Consider, for instance, the traditional advice to accelerate
the payment of deductions and defer the receipt of income, whenever possible
-- a decision that should never be made without a thorough review of the numbers.
Though still right for most people, that tactic can be inappropriate and even
result in a bigger tax tab if you overlook the AMT (Alternative Minimum Tax).
The AMT is a complex levy structured to ensure the payment of at least some
taxes by even the wealthiest individuals able to avail themselves of the most
sophisticated tax breaks.
If you are hit by the AMT, some otherwise worthwhile year-end
tactics need to be rethought. Among other things, when the AMT is applicable,
medical expenses are allowable only if they top 10 percent of your AGI (Adjusted
Gross Income), not 7.5 percent, as figured under the regular rules for income
taxes.

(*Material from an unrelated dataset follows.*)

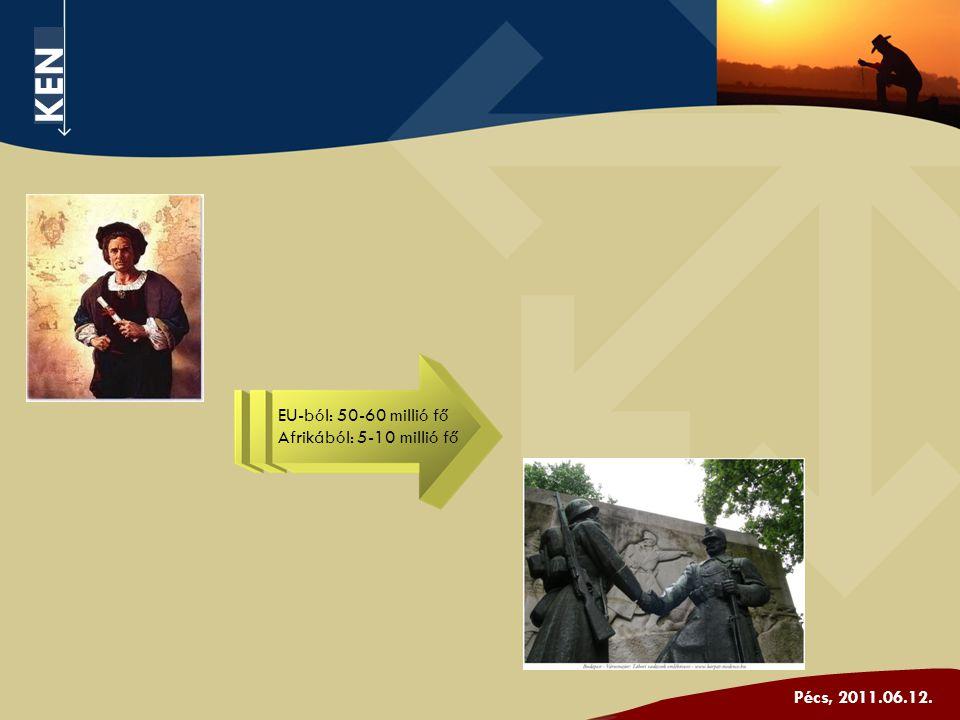 Pécs, 2011.06.12. EU-ból: 50-60 millió fő Afrikából: 5-10 millió fő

And with AMT, there are no deductions at all for: interest on home-equity
loans obtained for reasons other than to acquire, construct or substantially
improve first or second homes; state and local income taxes; and for miscellaneous
deductions.
TIP. In your zealous quest for tax savings, you ought not to get
so carried away that you fail to ask yourself an important question: Is it worth
the time or effort to get the answer to whether you ought to speed up or postpone
income or deductions? Even worse, the cost of your time, not to mention the
dent in your checkbook if you rely on high-priced professional help to do your
planning, could prove to be greater that the savings you reap.